The Quality Control Lead will serve as point of contact for commercial product complaints and post-market product vigilant monitoring processes. Receive, initiate, investigate and conclude product complaint investigations using the current product complaints management mailbox and software.
KEY RESPONSIBILITIES
* Coordinate all aspects of investigation through to closure and/or provide oversight for complaint handling process.
* Apply departmental procedures to assess product complaints' impact on patient safety and product quality compliance.
* Assess product complaints and determine if escalation is required due to potential regulatory notification requirements.
* Interface and collaborate with various departments including the OpUs, External Supply, Quality Assurance, Regulatory, Development, Safety/Pharmacovigilance, etc. and the regional organisation. Interface with external stakeholders such as CMO, Call Centres and vendors/contractors on product complaint issues.
* Assure that all product complaints are investigated to the appropriate level within the required timeline.
* Send customer response letters where required.
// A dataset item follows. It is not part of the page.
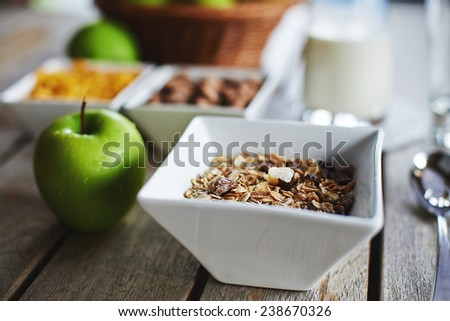 Oat cereal with fresh milk and green apples on a wooden table - stock photo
* Support the departmental complaint management process through attendance of meetings to ensure on time closure of complaints.
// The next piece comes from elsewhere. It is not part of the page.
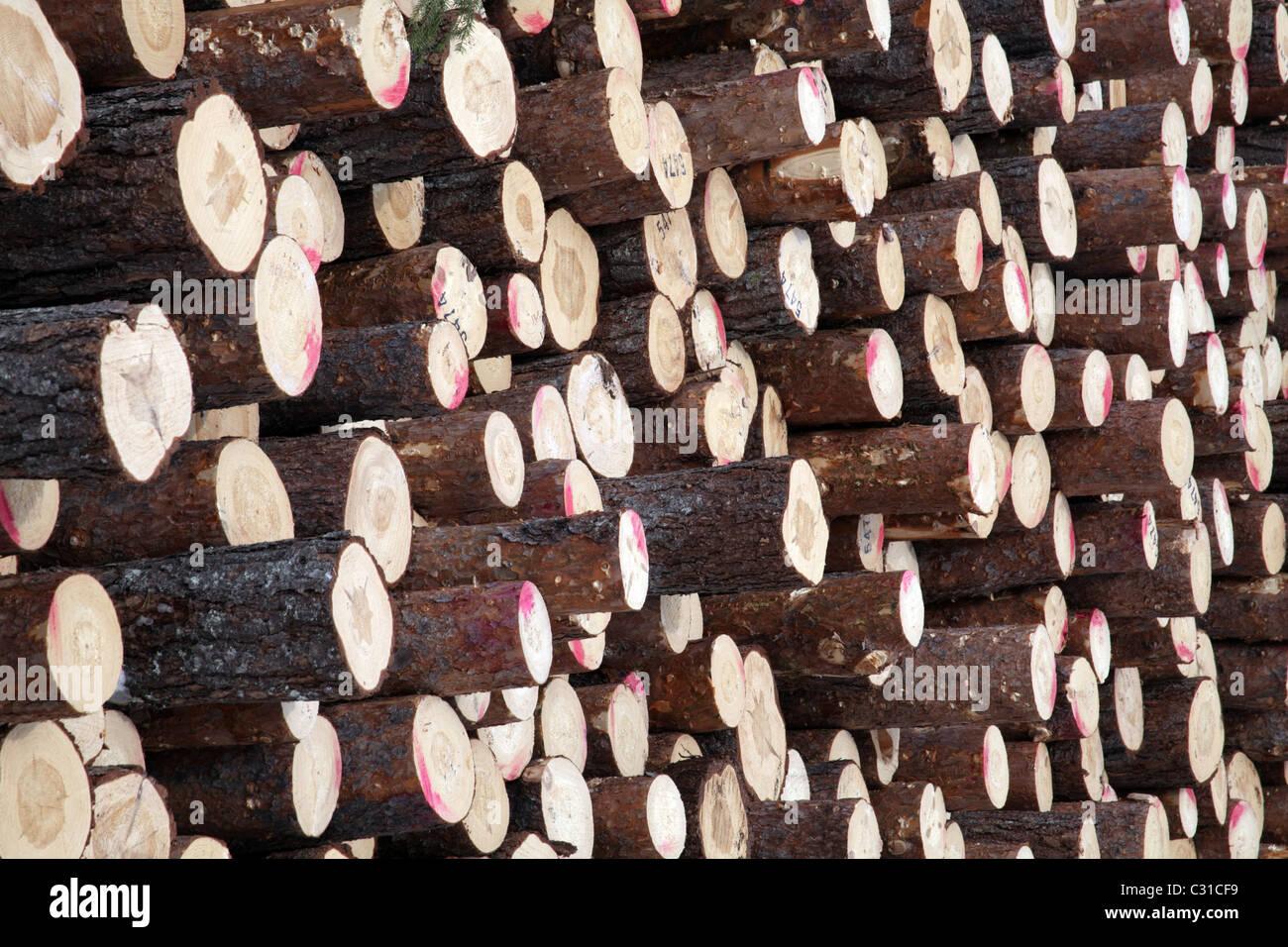 Large stack of pine tree trunks ready for transportation, Arvidsjaur, Northern Sweden - Stock Image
* Support line manager to meet business needs.
* Represent Takeda as the Subject Matter Expert (SME) for the product complaints in your name during Internal, External and Regulatory Body Inspections.
* Drive continuous Improvement to ensure a lean and compliant process.
RELEVANT EXPERIENCE
* Bachelor's degree with a minimum of 5-9 years of experience in Quality Assurance or a GMP related field within Medical device, biotechnology or pharmaceutical manufacturing, or equivalent.
* Working knowledge of cGMPs and other regulatory requirements governing combination drugs and device products.
* Knowledge of EU/ FDA cGMP requirements pertaining to drug/device product complaints reporting and investigation.
SKILLS/COMPETENCIES
* Desirable experiences: combination working experiences in product complaints handling, deviation management, CAPAs, quality compliance investigations, risk management, and cGMP audits.
* Good understanding of the manufacture of combination products and the linkage to customer complaints.
* Strong attention to detail, good organizational skills and well-structured.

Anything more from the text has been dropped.